El hábitat como frontera: fragmentación + clima = menos margen
La Reserva de Fauna del Okapi y el bosque del Ituri no están amenazados solo por el clima. Organizaciones sobre el terreno describen presiones como agricultura y minería ilegal fragmentando el bosque y aumentando la presión humana en la región.
Aquí el clima actúa como “empuje” adicional: un bosque fragmentado es menos resiliente. Y cuando el bosque pierde continuidad, el okapi:
- Se mueve por “islas” de hábitat.
- Se expone más al contacto humano.
- y pierde capacidad de recolonizar zonas tras perturbaciones.
¿Qué sabemos del estado de conservación?
La UICN y literatura asociada han señalado el okapi como En Peligro, con una caída estimada importante en su población en décadas recientes.
Además, la Wildlife Conservation Society (WCS) ha vinculado su estatus de “Endangered” con la necesidad de mayores protecciones frente a presiones (incluyendo comercio y explotación) en su hábitat.
Importante: el okapi no está “al borde” por una sola causa. Está en riesgo por la suma: hábitat + presión humana + inseguridad + clima cambiante.
Qué se puede hacer: conservación climática (no solo “anti-caza”)
Proteger al okapi en el siglo XXI es también hacer adaptación climática. Algunas líneas clave:
1) Mantener bosques intactos y conectados
La conectividad aumenta la resiliencia frente a cambios en plantas y microclima.
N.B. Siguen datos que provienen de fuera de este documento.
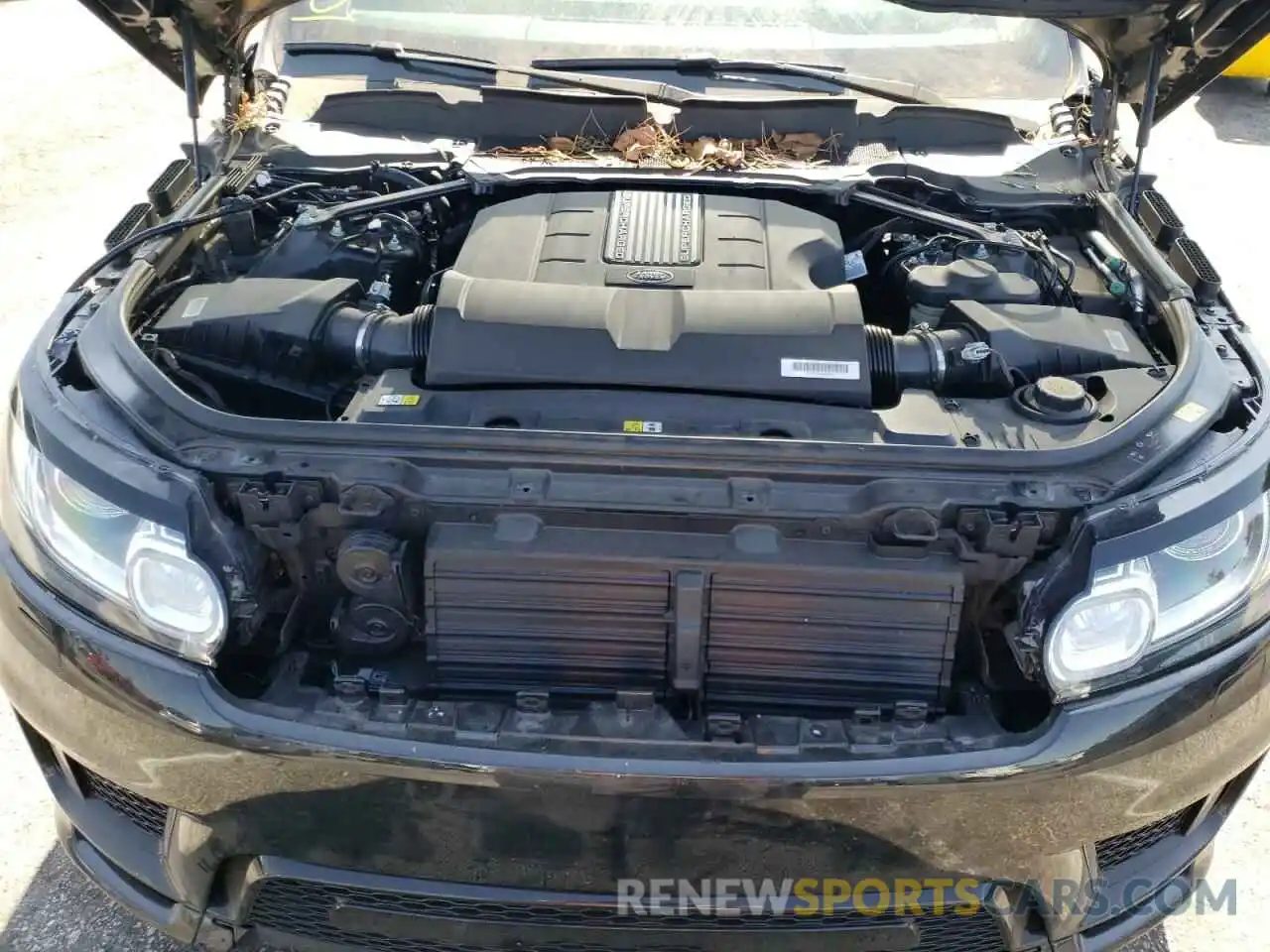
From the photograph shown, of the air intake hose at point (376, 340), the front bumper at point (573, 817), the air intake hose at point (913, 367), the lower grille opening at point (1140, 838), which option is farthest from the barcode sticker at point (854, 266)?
the lower grille opening at point (1140, 838)

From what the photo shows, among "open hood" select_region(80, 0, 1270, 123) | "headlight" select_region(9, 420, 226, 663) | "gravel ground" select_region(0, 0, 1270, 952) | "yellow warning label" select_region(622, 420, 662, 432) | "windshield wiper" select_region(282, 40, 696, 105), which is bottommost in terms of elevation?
"gravel ground" select_region(0, 0, 1270, 952)

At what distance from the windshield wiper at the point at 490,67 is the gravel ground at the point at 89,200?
195cm

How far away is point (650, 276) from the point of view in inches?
88.4

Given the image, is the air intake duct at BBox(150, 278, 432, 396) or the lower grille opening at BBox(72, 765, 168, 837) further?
the air intake duct at BBox(150, 278, 432, 396)

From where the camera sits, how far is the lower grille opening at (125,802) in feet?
6.27

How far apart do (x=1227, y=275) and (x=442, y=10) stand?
402 centimetres

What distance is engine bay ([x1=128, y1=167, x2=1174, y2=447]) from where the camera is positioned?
1.98m

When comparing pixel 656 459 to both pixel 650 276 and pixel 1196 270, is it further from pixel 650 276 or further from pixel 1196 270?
pixel 1196 270

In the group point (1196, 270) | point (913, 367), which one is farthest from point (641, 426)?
point (1196, 270)

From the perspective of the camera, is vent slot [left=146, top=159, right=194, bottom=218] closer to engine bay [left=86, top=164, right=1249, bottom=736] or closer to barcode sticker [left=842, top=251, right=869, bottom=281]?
engine bay [left=86, top=164, right=1249, bottom=736]

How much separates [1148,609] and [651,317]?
0.97m

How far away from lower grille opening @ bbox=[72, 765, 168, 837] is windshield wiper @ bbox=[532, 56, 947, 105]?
2.06 meters

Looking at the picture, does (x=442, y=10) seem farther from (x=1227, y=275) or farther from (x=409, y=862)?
(x=1227, y=275)

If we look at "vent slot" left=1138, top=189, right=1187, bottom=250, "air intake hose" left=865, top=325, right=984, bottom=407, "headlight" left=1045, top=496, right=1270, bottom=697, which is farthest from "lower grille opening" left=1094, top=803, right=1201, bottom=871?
"vent slot" left=1138, top=189, right=1187, bottom=250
Esto implica frenar deforestación y fragmentación.
2) Reducir presiones que “se comen” la resiliencia
Minería ilegal, expansión agrícola y poaching reducen la capacidad del sistema para absorber shocks climáticos.
3) Monitoreo y ciencia aplicada
Sin datos de campo consistentes, el declive puede pasar desapercibido. Informes y proyectos recientes en RDC están reforzando monitoreo y participación comunitaria alrededor de especies amenazadas, incluido el okapi.
4) Incorporar proyecciones climáticas a la gestión del área protegida
El informe climático/biodiversidad para la Okapi Wildlife Reserve es un ejemplo de la dirección correcta: anticipar qué partes del territorio son más “resilientes” y dónde puede haber más pérdida de riqueza vegetal con >2 ºC de calentamiento.
El okapi no necesita “un planeta perfecto”, necesita margen
El okapi ha sobrevivido en un ecosistema complejo durante miles de años. Lo que lo pone contra las cuerdas ahora no es una sola amenaza, sino la falta de margen. Cuando el clima se vuelve más inestable y el bosque se fragmenta, la especie pierde el espacio y el tiempo que necesita para adaptarse.
Y quizá esa es la idea central: salvar al okapi es proteger un bosque que también regula clima y lluvia a escala regional. No es solo una historia de biodiversidad exótica; es una historia de resiliencia ecológica en uno de los grandes pulmones del planeta.